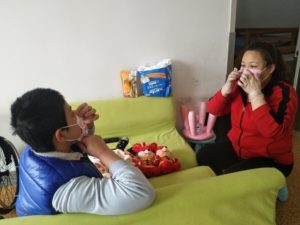 Boy learns to wear mask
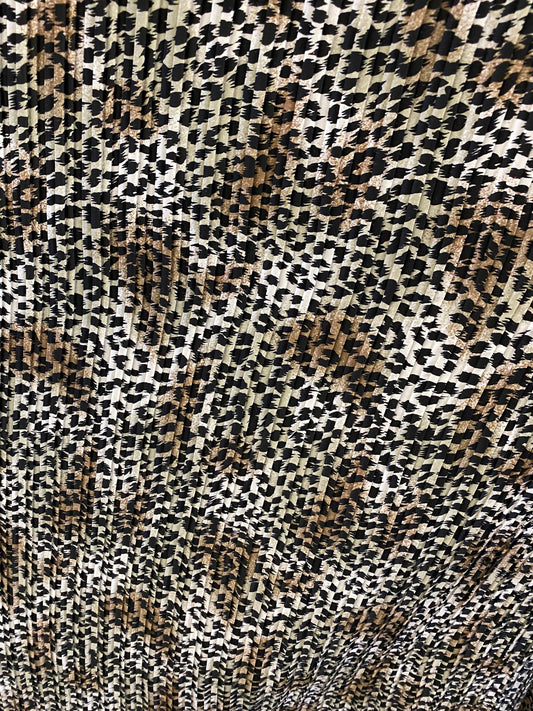 Exotic animal print leopard design print on pleated poly satin fabric 44/45” Sold by the YD. Ships Worldwide from Los Angeles California USA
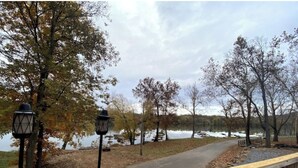A wooden deck with a railing overlooking a lake, surrounded by trees with autumn foliage. - Mountain Ferry Landing - Riverfront Access (Charles Town)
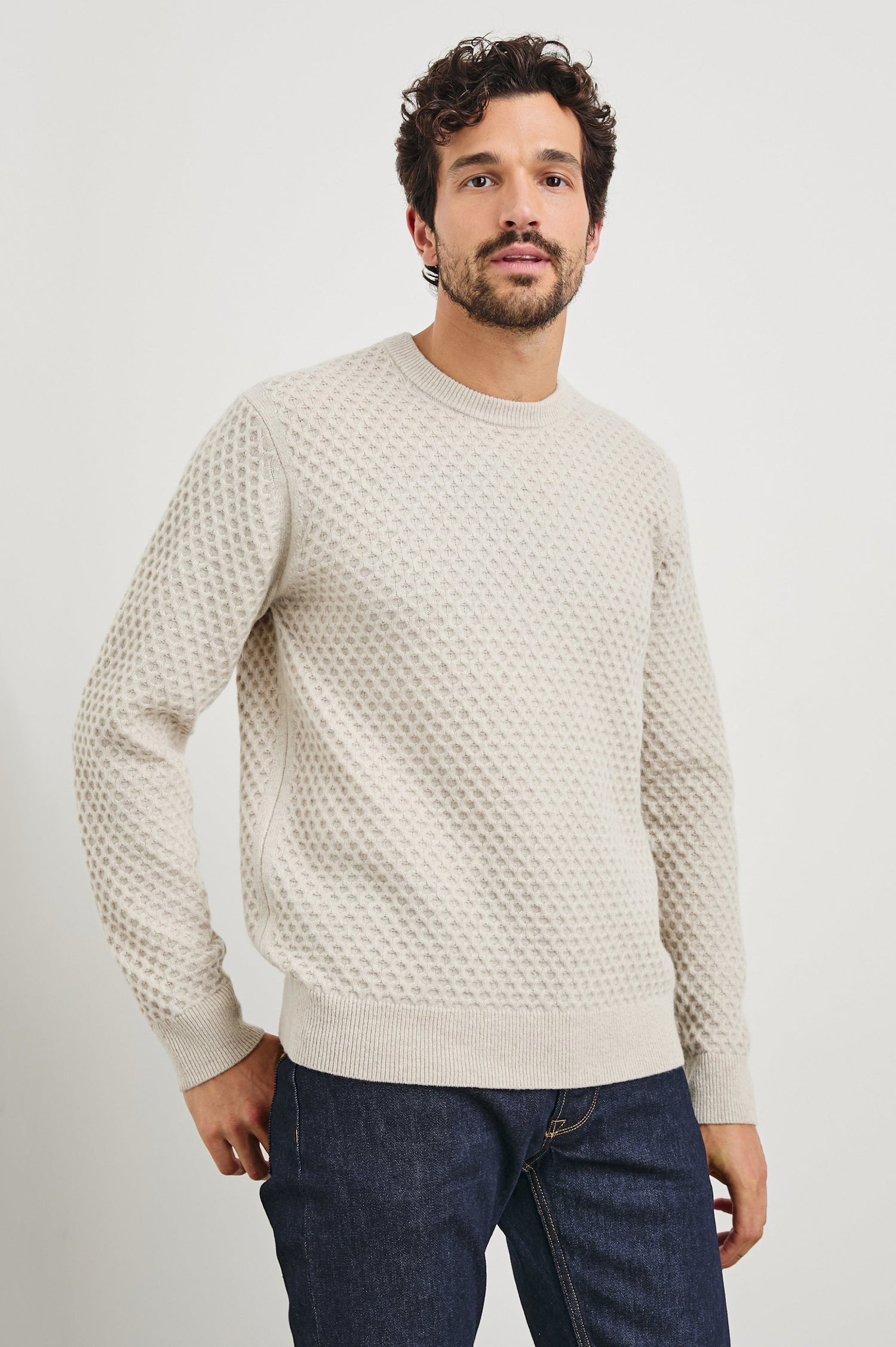 Carrick Long-Sleeve Sweater with a Crew Neck, Honeycomb Stitch, and Ribbed Trim in Oatmeal Heather Colorway - Front View Featured on Model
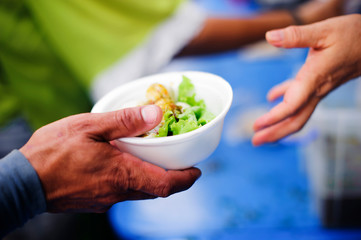 Volunteers provide food for beggars : Concepts Feeding and help : Concept of food sharing for the...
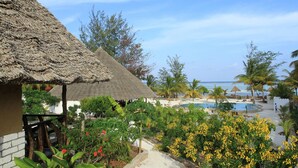 A resort with thatched-roof huts, a pool area, and tropical vegetation. - Ujamaa Beach Resort Zanzibar (Makunduchi)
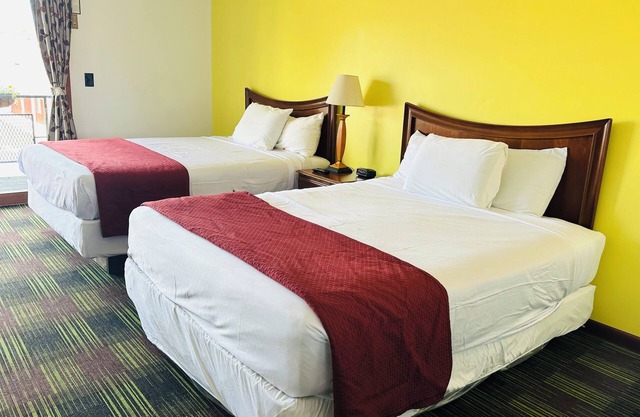 2 Queen Room with Large Pool!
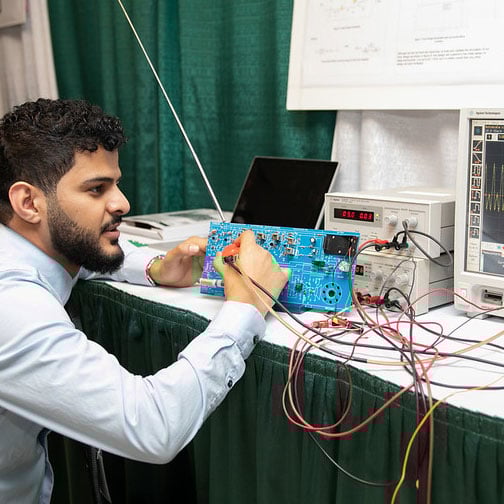 MSU Engineering student showing off their project during the 2019 Design Day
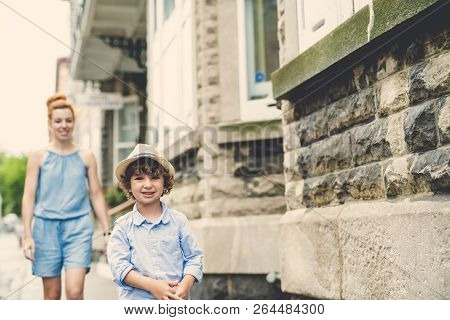 Mother With Her Son Outside In An Urban Street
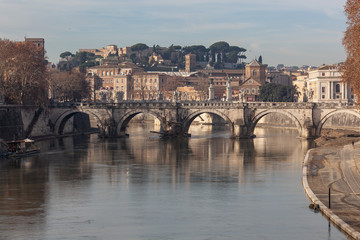 Fototapeta premium Ancient Sant'Angelo Bridge through the Tiber River in Rome in sunny winter morning, Italy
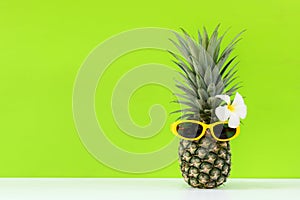 Summer in the party. Hipster Pineapple Fashion in sunglass bright beautiful color in holiday, Creative art fruit green background.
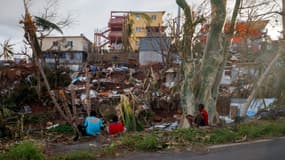 Des habitants assis devant leurs maisons détruites à Mamoudzou après le passage du cyclone Chido à Mayotte, le 17 décembre 2024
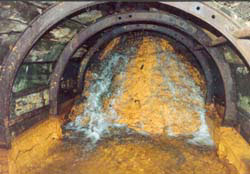 Acidic water pours over roof-high shale dam in No 9 adit, Cwmrheidol mine, 1992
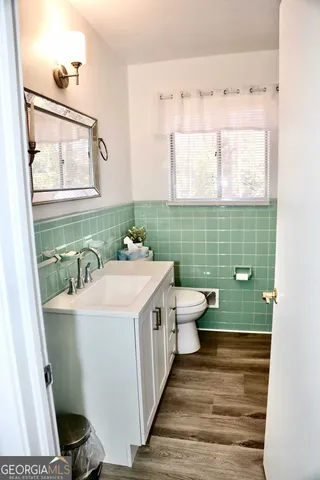 a bathroom with a sink a toilet and mirror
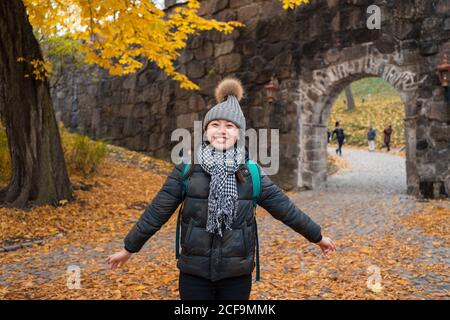Cheerful young Asian Woman throwing yellow maple leaves while standing in patio of Oslo Cathedral in Norway Stock Photo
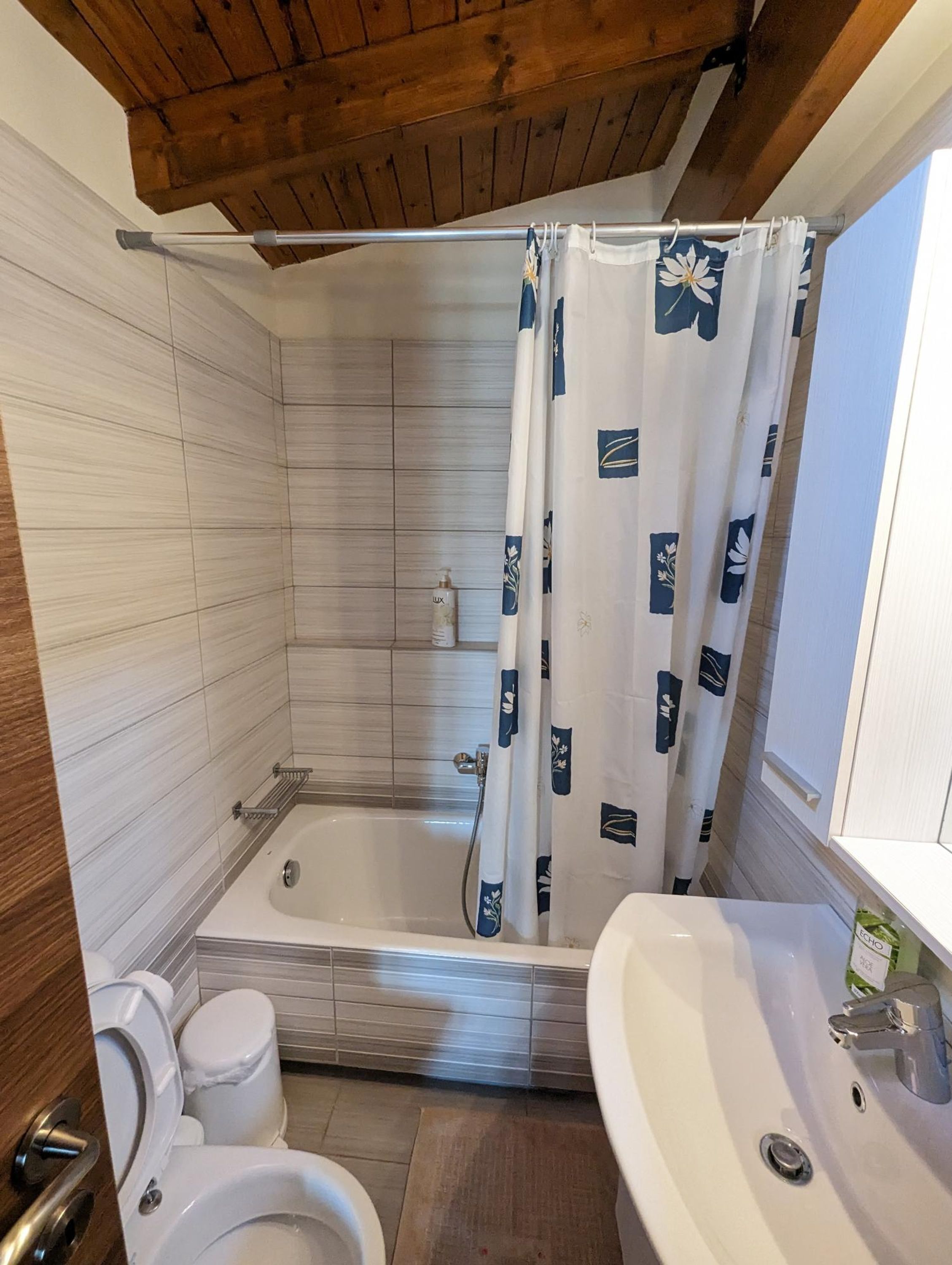 Ein Badezimmer mit Dusche, Toilette und Waschbecken.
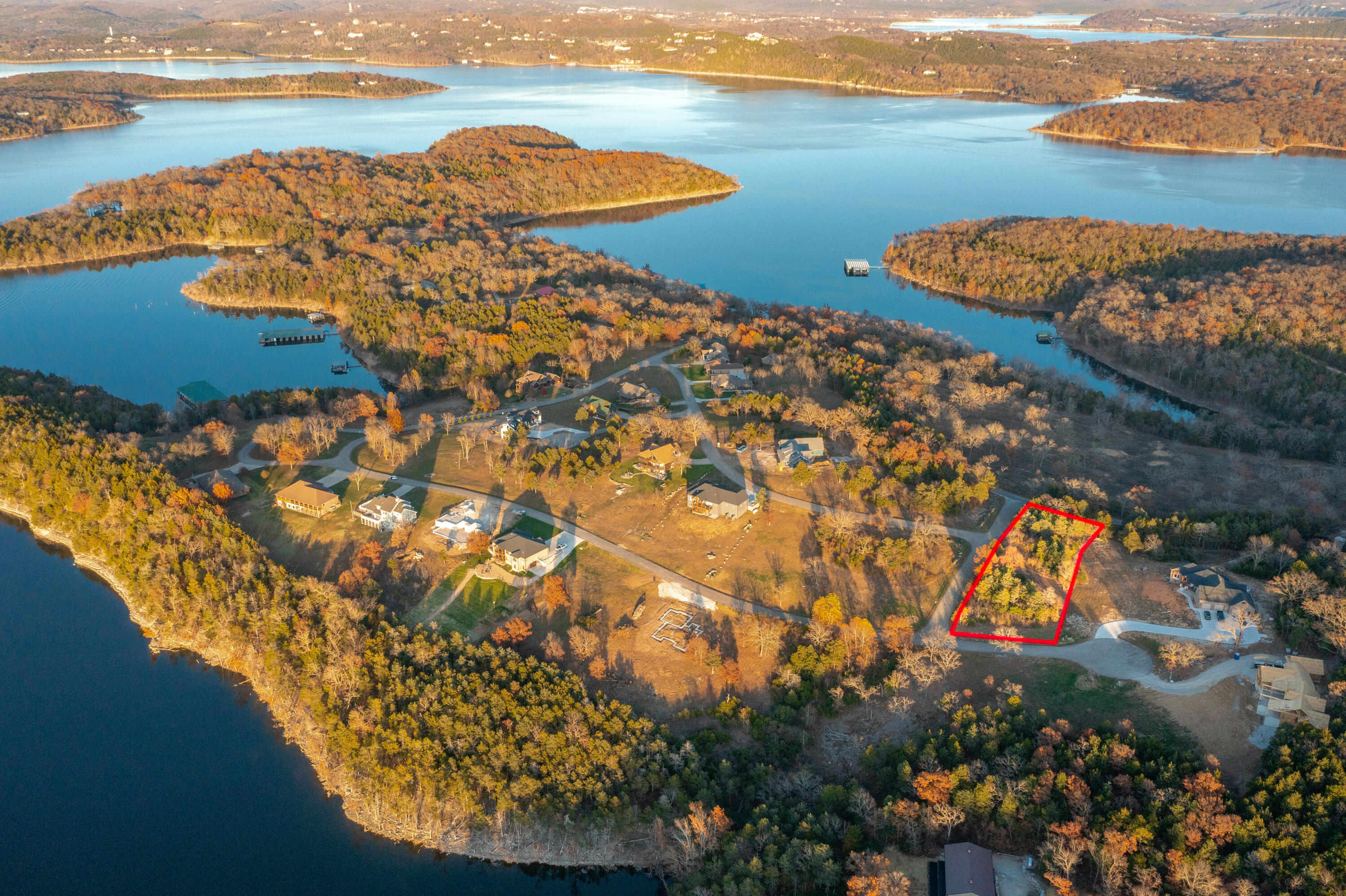 Fantastic Table Rock Lake views! This large lake lot is ready for your new home. Bread Tray Mountain Estates is a beautiful lakeside community with upscale homes and a sense of privacy while still being located close to Kimberling City. Electricity, community sewer, community well already available. 10 x 30 boat slip available a stone's throw away in a nearby protected cove for additional $$$. Take your golf cart.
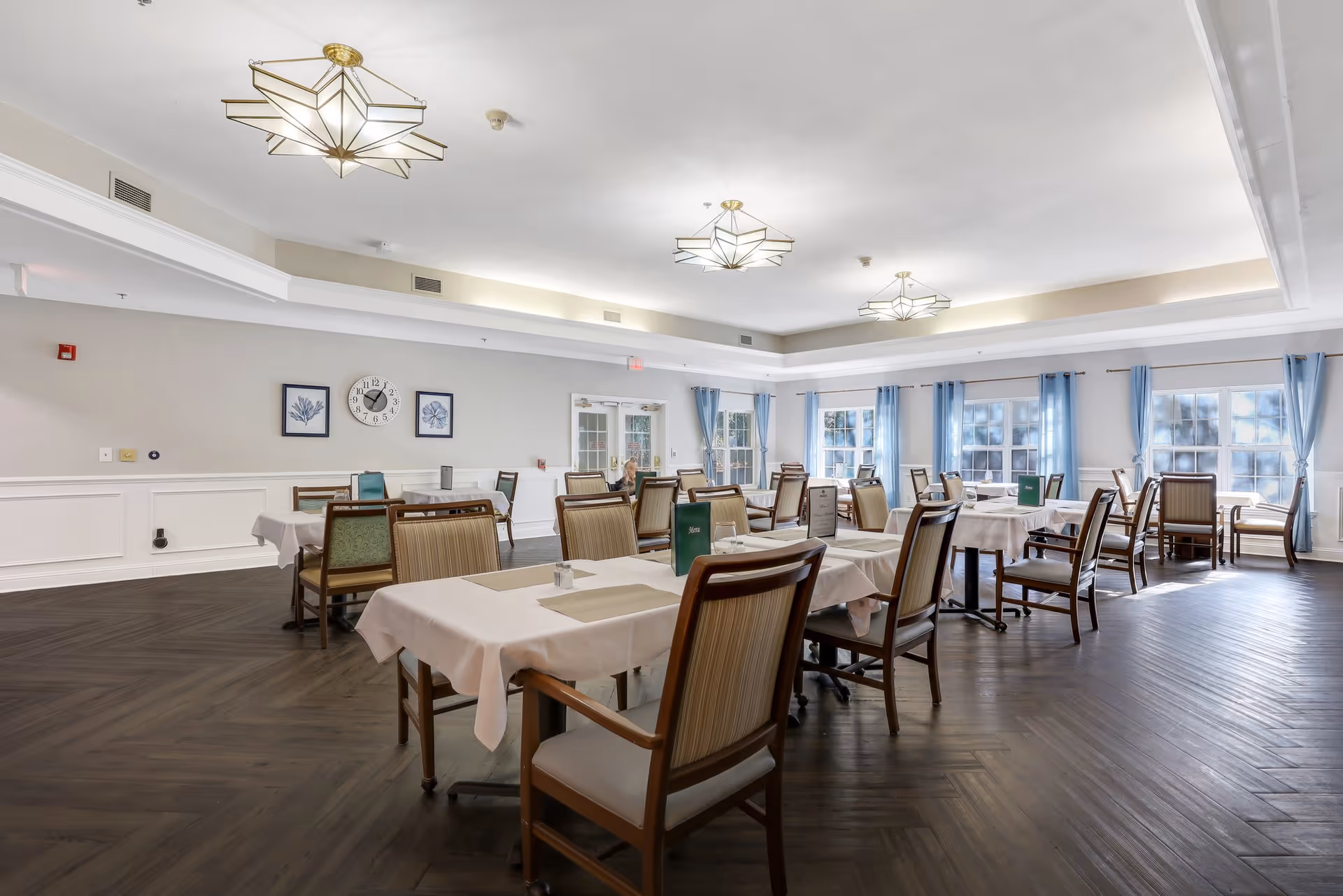 A spacious dining room with multiple tables covered in white tablecloths and set with placemats and menus. The room features large windows with blue curtains allowing natural light to fill the space, elegant ceiling lights, and a wall clock with framed artwork on the wall.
|---|
WHAT YOU HAVE TO DO. The line containing "Mother With Her" and every line after it, through the end of the data, are to be output exactly. Omit the pictures.

SOLUTION FOR THIS PROBLEM.
 Mother With Her Son Outside In An Urban Street
 Fototapeta premium Ancient Sant'Angelo Bridge through the Tiber River in Rome in sunny winter morning, Italy
 Summer in the party. Hipster Pineapple Fashion in sunglass bright beautiful color in holiday, Creative art fruit green background.
 Des habitants assis devant leurs maisons détruites à Mamoudzou après le passage du cyclone Chido à Mayotte, le 17 décembre 2024
 Acidic water pours over roof-high shale dam in No 9 adit, Cwmrheidol mine, 1992
 a bathroom with a sink a toilet and mirror
Cheerful young Asian Woman throwing yellow maple leaves while standing in patio of Oslo Cathedral in Norway Stock Photo
 Ein Badezimmer mit Dusche, Toilette und Waschbecken.
 Fantastic Table Rock Lake views! This large lake lot is ready for your new home. Bread Tray Mountain Estates is a beautiful lakeside community with upscale homes and a sense of privacy while still being located close to Kimberling City. Electricity, community sewer, community well already available. 10 x 30 boat slip available a stone's throw away in a nearby protected cove for additional $$$. Take your golf cart.
 A spacious dining room with multiple tables covered in white tablecloths and set with placemats and menus. The room features large windows with blue curtains allowing natural light to fill the space, elegant ceiling lights, and a wall clock with framed artwork on the wall.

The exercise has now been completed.